A limo with a driver is always going to be fairly expensive. A self-driving car should come down in price a lot faster.


Hopefully I'll be wearing my google glass too! So, I guess so.

True privacy is very hard. You could set up a camera to read plates at some choice points and know the whereabouts of most of the people in your city. If you want to do something privately you have to act deliberately in this day and age.


Setting up those cameras would be illegal where I live.


Whereabouts is that? I hear many people make those claims, but almost as many turn out to be wrong when investigating more closely.


Portugal.

To set up such cameras, you'd need permission from our National Data Protection Commission and if you were to store footage with car plates you'd fall under the Personal Data Protection Law which requires you to either get explicit consent or fall under one of the few exceptions in the law (and no, tracking random people isn't one of them).

And even if you qualify, you can only use that data for the specific purpose you said you needed it for and it needs to be well protected (for example, a governmental CCTV installation was suspended because the recording weren't being well encrypted).


If you have an android phone, Google already has the capability to do this.


I believe they do, as well. IIRC that's how the realtime traffic data comes in.


I'll take that over feeling like I'm about to die while a careless driver is at the wheel any day.


Yes. I'll be asleep.


You don't really need ads for the shops you're already passing.

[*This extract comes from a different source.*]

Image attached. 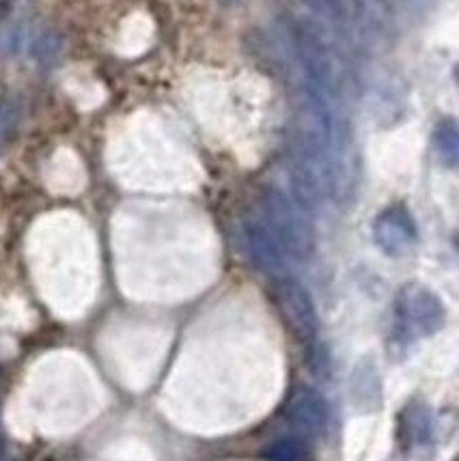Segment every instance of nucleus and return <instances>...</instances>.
Segmentation results:
<instances>
[{"instance_id":"obj_3","label":"nucleus","mask_w":459,"mask_h":461,"mask_svg":"<svg viewBox=\"0 0 459 461\" xmlns=\"http://www.w3.org/2000/svg\"><path fill=\"white\" fill-rule=\"evenodd\" d=\"M276 281V294L278 302H281V309L287 315L289 326L296 330V334L302 341H315L317 339V312L313 306V300L306 294V289L300 285L296 278H292L289 274Z\"/></svg>"},{"instance_id":"obj_1","label":"nucleus","mask_w":459,"mask_h":461,"mask_svg":"<svg viewBox=\"0 0 459 461\" xmlns=\"http://www.w3.org/2000/svg\"><path fill=\"white\" fill-rule=\"evenodd\" d=\"M261 218H264L267 229L274 233V238L283 246L289 259L304 261L313 255V222L306 216V207L300 205L298 201L289 199L281 190H270L264 199Z\"/></svg>"},{"instance_id":"obj_6","label":"nucleus","mask_w":459,"mask_h":461,"mask_svg":"<svg viewBox=\"0 0 459 461\" xmlns=\"http://www.w3.org/2000/svg\"><path fill=\"white\" fill-rule=\"evenodd\" d=\"M287 419L298 427L306 436H315L324 429L326 425V408L320 394H315L309 388H300V391L289 399L287 403Z\"/></svg>"},{"instance_id":"obj_5","label":"nucleus","mask_w":459,"mask_h":461,"mask_svg":"<svg viewBox=\"0 0 459 461\" xmlns=\"http://www.w3.org/2000/svg\"><path fill=\"white\" fill-rule=\"evenodd\" d=\"M374 235L386 255L397 257L403 255L417 241V224H414L408 210L395 205L380 213L374 224Z\"/></svg>"},{"instance_id":"obj_7","label":"nucleus","mask_w":459,"mask_h":461,"mask_svg":"<svg viewBox=\"0 0 459 461\" xmlns=\"http://www.w3.org/2000/svg\"><path fill=\"white\" fill-rule=\"evenodd\" d=\"M434 142H436V149H438L442 160L449 164V167H453V164L457 162L459 139H457V125L453 123L451 119L442 121L438 128H436Z\"/></svg>"},{"instance_id":"obj_2","label":"nucleus","mask_w":459,"mask_h":461,"mask_svg":"<svg viewBox=\"0 0 459 461\" xmlns=\"http://www.w3.org/2000/svg\"><path fill=\"white\" fill-rule=\"evenodd\" d=\"M445 321L438 295L425 287H406L397 300V330L403 339L434 334Z\"/></svg>"},{"instance_id":"obj_8","label":"nucleus","mask_w":459,"mask_h":461,"mask_svg":"<svg viewBox=\"0 0 459 461\" xmlns=\"http://www.w3.org/2000/svg\"><path fill=\"white\" fill-rule=\"evenodd\" d=\"M270 461H304V448L296 440H281L267 451Z\"/></svg>"},{"instance_id":"obj_4","label":"nucleus","mask_w":459,"mask_h":461,"mask_svg":"<svg viewBox=\"0 0 459 461\" xmlns=\"http://www.w3.org/2000/svg\"><path fill=\"white\" fill-rule=\"evenodd\" d=\"M244 241L250 257H253V261L267 274V276H285L289 257L285 255V250H283V246L278 244L274 233L267 229L264 218H248V221L244 222Z\"/></svg>"}]
</instances>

Good evening, John Anderton. Routing you to the pre-crime facility for detainment.


I see you're on your way to the drug deal you briefly discussed over gmail, i've taken the liberty to ensure the local human authorities are aware.


Better: robot authorities. Who can be bought off with a few bitcoins :)


On the other hand, staring at something is a great way to hit it. It's one of the first things they teach you in a motorcycle safety course.